Tarefas do exercício:
1 > De acordo com o texto sobre liberdade e emancipação, quantas cidades o Brasil tem hoje?
2 > Por favor, continue o texto sobre liberdade e emancipação a partir da última frase apresentada.

Texto de origem:

◇ ◇ ◇

LIBERDADE COMO PRÁTICA EMANCIPATÓRIA

Admin 15/08/2013 0
LIBERDADE COMO PRÁTICA EMANCIPATÓRIA

No Brasil conforme Lei Complementar 416 aprovada pela Câmara de Deputados no último dia 06 de junho estima que o número de cidades que podem surgir com a regulamentação, varia entre 150 e 410 em todo o país – hoje o Brasil tem 5.570 cidades.

 O que seria mesmo aproveitar a liberdade em tempos de emancipação?.

Quero aqui contar que testemunhei senhoras e senhores nos passeios de suas casas sentindo à brisa dos finais de tarde, suavizando as conversas do dia-a-dia.

Soube que asas foram abertas para a arte de: Gonzaga, Dominguinhos, Sivuca, Caetano, Vinícius, Gil, Jobim, Raul, Caymmi. O que estamos fazendo com a liberdade de expressão que estes artistas nos proporcionaram?

Conta-se que a partir dos 16 anos jovens já podem ouvir os sons de escolhas eleitorais saindo das cabines. O que eles estão escolhendo mesmo?

Tais colocações certamente trazem à tona experiências que dão conta de momentos distintos em que a liberdade se fez presente através da arte, do exercício do voto e dos encontros sociais.

◇ ◇ ◇

Dados apresentados:
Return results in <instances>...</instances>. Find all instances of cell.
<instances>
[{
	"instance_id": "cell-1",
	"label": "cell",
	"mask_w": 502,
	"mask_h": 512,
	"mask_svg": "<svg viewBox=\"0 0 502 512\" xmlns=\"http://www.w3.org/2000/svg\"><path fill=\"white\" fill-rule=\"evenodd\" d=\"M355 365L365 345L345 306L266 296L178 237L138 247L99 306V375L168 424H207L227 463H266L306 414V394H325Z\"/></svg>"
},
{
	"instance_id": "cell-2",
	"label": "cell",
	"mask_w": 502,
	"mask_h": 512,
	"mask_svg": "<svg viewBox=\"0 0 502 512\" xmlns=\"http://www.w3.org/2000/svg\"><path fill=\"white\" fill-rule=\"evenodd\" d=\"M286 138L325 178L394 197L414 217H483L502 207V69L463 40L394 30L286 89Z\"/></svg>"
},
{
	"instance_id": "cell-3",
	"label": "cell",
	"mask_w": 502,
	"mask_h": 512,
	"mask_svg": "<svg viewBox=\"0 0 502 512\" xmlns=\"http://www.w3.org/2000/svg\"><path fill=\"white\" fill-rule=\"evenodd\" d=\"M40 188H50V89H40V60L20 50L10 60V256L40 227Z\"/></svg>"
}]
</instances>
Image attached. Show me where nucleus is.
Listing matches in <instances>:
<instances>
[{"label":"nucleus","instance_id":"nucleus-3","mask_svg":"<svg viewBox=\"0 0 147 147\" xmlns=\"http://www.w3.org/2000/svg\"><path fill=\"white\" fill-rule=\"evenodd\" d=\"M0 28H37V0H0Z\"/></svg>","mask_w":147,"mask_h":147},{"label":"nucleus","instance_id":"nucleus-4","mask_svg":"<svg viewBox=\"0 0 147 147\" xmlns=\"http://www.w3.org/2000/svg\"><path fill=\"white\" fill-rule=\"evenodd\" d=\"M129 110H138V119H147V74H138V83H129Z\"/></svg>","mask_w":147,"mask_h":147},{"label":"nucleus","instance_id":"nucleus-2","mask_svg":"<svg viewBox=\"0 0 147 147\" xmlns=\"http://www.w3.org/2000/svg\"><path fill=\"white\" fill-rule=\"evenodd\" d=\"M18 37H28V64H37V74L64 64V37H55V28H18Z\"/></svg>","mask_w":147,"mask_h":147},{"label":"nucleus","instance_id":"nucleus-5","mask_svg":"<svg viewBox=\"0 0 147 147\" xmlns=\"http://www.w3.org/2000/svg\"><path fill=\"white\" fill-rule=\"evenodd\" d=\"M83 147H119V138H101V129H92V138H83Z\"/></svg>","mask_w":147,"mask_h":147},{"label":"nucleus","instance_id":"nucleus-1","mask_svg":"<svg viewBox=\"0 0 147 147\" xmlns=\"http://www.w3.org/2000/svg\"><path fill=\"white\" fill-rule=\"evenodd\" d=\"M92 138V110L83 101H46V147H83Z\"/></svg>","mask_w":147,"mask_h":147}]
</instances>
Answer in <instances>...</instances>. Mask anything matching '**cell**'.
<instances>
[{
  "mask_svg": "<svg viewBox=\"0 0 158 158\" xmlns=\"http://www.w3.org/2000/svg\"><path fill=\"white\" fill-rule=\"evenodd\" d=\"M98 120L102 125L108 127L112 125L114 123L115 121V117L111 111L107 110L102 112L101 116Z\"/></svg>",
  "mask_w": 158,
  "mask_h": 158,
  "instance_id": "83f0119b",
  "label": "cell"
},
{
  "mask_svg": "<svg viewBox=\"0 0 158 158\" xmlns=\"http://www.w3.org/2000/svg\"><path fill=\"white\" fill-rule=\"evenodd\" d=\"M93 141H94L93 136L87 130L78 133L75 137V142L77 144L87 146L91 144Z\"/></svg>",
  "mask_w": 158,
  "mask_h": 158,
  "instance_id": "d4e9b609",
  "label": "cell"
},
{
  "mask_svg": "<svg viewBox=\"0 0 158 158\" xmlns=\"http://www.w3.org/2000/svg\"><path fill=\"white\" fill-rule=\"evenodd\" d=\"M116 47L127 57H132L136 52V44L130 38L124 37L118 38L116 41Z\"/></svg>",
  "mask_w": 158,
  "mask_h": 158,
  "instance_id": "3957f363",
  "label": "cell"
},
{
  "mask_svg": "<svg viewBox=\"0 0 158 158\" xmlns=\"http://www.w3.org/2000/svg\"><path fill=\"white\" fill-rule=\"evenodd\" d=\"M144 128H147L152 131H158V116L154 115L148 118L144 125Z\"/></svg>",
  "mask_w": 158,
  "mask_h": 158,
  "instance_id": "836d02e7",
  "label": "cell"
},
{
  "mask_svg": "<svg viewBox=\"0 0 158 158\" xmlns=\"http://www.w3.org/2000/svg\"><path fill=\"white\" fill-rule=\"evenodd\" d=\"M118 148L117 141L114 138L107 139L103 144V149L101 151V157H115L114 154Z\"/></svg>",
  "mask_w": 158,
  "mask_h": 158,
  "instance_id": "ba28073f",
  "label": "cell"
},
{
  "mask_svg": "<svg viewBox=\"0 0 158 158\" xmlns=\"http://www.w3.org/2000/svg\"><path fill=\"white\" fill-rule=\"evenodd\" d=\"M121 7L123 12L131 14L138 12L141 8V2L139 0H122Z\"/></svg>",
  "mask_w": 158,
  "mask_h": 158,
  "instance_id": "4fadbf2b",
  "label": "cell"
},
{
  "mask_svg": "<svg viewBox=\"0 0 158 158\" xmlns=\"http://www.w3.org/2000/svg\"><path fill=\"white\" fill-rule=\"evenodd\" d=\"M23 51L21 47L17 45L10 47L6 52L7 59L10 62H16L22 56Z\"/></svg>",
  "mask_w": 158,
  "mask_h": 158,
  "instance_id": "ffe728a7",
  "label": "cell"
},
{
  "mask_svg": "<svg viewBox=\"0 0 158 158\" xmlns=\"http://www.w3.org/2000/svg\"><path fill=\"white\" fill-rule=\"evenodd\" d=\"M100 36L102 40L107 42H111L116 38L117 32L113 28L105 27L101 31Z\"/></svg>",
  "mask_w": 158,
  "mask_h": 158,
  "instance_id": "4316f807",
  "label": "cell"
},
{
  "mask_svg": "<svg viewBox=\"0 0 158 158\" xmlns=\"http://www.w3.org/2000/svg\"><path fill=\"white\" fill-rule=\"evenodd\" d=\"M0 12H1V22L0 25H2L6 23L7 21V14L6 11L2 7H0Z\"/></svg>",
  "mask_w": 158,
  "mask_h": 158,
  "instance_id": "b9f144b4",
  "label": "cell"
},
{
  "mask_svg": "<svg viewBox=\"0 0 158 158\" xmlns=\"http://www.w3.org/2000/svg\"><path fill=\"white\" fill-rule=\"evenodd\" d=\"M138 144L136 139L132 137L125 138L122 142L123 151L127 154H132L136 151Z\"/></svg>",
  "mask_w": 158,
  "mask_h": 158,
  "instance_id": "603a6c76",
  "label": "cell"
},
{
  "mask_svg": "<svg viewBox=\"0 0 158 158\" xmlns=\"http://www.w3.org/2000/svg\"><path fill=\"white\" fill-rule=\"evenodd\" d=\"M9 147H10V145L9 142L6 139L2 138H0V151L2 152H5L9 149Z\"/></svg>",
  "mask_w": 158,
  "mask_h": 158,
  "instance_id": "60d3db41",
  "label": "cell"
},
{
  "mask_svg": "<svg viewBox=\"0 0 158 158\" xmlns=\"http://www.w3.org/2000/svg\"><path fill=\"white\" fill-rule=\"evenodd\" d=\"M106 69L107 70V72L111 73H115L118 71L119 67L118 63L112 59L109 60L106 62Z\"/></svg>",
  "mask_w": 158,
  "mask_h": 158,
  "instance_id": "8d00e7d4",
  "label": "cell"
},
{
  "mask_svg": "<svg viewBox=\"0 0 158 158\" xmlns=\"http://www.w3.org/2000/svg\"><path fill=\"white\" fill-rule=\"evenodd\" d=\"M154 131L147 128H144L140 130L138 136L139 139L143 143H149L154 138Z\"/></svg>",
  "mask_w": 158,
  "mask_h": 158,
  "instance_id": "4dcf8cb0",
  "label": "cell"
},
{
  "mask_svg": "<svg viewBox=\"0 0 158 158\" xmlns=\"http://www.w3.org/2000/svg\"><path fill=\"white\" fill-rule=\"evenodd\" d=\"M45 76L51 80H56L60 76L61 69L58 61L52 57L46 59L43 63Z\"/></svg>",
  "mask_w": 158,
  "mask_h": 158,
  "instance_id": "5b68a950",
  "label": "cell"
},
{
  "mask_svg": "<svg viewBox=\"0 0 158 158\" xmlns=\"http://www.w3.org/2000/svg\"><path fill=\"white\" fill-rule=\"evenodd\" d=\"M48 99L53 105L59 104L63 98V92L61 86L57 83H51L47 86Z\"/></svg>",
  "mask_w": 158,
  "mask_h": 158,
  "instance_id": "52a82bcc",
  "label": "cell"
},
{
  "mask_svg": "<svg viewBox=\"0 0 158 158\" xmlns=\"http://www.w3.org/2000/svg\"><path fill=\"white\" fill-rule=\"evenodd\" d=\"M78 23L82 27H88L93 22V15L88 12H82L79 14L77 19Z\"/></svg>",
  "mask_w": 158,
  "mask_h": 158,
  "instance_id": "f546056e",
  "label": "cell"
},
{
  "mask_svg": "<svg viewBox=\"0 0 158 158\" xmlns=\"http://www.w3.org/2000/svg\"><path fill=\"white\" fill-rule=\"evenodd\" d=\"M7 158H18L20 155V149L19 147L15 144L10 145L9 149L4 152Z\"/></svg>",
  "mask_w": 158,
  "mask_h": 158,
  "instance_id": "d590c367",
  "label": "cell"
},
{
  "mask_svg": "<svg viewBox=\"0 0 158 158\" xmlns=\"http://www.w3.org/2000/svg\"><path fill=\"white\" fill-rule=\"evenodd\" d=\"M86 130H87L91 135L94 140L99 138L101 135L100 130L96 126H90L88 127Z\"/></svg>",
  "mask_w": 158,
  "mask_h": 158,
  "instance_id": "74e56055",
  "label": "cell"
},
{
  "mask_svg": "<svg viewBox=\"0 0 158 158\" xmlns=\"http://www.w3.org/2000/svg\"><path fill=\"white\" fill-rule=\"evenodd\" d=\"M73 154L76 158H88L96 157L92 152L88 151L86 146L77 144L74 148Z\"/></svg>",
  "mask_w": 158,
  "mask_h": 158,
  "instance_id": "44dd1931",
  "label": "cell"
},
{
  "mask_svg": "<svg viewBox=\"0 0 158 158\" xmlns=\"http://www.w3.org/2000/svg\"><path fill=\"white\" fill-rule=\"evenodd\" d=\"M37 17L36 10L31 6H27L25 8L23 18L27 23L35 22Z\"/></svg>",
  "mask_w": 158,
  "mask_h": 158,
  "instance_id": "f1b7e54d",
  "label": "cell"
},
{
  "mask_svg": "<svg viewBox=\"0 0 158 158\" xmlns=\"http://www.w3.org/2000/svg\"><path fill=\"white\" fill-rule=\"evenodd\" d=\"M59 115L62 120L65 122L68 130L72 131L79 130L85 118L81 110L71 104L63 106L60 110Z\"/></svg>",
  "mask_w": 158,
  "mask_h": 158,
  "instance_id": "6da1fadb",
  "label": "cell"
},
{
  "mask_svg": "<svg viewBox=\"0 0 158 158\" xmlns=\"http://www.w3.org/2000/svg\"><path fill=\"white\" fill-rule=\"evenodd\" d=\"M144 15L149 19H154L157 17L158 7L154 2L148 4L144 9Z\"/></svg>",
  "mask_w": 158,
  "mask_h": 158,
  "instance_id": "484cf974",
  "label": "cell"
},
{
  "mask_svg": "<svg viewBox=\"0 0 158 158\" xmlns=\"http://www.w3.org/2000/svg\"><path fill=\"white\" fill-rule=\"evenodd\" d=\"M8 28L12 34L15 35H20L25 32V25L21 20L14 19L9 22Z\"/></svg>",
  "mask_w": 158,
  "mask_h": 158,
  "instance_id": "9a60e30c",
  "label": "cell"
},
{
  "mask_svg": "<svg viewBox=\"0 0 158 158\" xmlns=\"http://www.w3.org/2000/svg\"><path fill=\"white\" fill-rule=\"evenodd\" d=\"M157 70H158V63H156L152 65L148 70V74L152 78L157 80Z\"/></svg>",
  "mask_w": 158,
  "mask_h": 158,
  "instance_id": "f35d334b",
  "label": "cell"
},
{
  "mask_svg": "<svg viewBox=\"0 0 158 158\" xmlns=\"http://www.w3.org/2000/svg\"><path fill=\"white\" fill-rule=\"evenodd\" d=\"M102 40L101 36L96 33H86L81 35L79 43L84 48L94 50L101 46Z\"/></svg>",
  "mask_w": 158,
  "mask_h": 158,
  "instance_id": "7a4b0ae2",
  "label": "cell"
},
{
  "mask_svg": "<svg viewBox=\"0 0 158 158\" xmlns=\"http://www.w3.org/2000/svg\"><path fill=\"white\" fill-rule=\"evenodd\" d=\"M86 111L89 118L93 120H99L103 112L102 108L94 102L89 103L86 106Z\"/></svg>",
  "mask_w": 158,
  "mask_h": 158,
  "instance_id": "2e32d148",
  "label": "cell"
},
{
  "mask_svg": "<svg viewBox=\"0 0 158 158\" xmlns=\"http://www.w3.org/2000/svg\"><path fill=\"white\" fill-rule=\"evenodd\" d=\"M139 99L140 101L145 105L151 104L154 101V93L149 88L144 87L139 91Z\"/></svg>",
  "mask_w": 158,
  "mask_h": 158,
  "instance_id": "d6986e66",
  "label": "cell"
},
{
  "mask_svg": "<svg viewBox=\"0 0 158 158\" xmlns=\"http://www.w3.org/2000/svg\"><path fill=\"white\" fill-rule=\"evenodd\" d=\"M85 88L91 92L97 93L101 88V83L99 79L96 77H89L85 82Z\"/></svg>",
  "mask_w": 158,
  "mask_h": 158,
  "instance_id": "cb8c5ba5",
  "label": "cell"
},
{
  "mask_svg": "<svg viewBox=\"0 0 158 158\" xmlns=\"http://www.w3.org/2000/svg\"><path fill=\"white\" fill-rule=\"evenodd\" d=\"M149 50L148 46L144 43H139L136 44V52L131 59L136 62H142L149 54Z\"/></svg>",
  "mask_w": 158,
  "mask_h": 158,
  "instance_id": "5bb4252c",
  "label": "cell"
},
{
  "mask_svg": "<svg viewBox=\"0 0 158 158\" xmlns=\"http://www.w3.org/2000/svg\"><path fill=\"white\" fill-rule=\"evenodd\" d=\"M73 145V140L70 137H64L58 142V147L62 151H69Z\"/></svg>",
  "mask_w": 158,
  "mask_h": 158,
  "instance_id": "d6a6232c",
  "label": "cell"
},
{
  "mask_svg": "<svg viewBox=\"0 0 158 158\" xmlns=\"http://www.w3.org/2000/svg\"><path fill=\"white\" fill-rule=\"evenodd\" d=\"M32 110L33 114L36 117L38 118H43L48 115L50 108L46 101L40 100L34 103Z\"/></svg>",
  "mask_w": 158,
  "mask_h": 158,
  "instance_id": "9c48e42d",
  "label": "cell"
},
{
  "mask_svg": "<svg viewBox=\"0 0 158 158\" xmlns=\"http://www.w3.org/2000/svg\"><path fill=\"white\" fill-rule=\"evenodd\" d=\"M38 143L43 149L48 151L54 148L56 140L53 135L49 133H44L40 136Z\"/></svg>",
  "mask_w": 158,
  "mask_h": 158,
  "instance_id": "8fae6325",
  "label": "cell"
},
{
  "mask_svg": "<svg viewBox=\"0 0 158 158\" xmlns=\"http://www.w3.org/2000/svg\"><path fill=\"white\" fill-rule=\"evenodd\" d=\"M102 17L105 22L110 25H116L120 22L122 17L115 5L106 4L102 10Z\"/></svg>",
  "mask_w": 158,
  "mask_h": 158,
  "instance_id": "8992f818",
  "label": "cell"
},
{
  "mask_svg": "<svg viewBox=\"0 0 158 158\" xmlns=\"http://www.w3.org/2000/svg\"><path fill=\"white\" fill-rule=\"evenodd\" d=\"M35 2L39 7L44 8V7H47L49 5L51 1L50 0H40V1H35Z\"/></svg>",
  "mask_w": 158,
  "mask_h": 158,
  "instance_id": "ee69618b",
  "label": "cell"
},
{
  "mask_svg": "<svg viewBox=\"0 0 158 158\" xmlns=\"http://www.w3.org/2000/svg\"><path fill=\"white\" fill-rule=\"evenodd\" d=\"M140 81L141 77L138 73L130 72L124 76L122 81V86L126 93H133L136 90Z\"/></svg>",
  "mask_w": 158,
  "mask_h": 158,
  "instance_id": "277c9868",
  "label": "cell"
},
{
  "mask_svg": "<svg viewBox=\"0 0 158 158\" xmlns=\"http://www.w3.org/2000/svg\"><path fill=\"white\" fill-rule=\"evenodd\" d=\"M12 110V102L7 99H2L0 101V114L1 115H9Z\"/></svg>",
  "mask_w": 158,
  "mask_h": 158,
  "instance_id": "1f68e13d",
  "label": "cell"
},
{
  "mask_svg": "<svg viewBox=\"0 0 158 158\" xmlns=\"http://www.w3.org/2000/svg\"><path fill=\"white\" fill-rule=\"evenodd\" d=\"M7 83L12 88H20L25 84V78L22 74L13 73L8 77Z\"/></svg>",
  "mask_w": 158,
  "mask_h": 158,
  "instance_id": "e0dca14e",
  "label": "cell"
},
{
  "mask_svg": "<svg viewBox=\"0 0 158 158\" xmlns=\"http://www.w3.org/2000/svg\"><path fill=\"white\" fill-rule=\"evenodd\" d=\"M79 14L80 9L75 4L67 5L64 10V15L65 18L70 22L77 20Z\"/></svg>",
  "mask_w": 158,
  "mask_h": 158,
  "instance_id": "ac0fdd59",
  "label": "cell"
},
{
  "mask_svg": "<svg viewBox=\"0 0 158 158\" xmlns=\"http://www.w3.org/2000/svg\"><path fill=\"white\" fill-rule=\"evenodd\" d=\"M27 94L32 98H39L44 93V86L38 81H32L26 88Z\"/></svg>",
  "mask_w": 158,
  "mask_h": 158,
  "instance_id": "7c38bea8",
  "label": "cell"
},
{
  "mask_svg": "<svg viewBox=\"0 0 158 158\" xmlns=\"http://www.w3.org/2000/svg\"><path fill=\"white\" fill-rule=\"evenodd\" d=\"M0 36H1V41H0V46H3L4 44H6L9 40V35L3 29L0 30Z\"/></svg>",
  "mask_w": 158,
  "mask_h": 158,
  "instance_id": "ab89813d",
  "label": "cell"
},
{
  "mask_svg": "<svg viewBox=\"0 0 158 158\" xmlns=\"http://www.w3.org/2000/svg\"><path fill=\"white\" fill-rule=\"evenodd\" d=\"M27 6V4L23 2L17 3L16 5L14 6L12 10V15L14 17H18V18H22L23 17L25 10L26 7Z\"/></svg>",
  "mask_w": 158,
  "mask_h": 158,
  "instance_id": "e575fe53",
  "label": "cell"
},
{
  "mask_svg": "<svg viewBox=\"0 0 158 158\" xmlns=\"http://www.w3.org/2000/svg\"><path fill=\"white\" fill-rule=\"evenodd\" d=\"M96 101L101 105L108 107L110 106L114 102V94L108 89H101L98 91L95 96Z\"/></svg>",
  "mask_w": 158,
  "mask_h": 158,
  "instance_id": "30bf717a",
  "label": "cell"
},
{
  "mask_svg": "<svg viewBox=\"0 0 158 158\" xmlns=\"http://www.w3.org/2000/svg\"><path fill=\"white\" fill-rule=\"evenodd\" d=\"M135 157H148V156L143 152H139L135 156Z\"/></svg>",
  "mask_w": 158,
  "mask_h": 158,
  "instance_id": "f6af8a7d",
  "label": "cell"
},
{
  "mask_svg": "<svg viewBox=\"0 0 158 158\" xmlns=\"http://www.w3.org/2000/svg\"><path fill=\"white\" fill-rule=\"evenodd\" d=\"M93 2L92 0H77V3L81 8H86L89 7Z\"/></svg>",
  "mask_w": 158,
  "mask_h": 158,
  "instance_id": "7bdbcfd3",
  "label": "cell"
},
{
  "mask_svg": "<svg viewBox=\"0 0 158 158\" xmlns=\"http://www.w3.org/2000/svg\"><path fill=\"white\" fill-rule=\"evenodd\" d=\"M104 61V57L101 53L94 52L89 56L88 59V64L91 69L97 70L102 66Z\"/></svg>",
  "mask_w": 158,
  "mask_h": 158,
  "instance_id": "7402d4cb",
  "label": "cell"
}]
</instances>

◇ ◇ ◇

Resultados por tarefa:
1 > Hoje o Brasil tem 5.570 cidades.

2 >
Cabe-nos, entanto, muito mais enquanto agentes de cidadania. Ou seja, é necessário a potencialização deste estado de auto-domínio,  de valorização de atores do passado, de aguçado sentimento de pertença aos territórios conquistados, de práticas solidárias, de ser virtuoso consigo e com os outros.

Enfim, entre tantas outras observações é de suma importância que sejamos sim, respeitosos nos diversos procedimentos pela vida, e que não nos esqueçamos que já somos emancipados para inúmeros atos. Sendo assim a proatividade não precisa utilizar-se ao todo tempo de autorização dos governos para nada.

Que sejamos livres não apenas na teoria emancipatória.

Que sejamos livres efetivamente em atos de liberdade.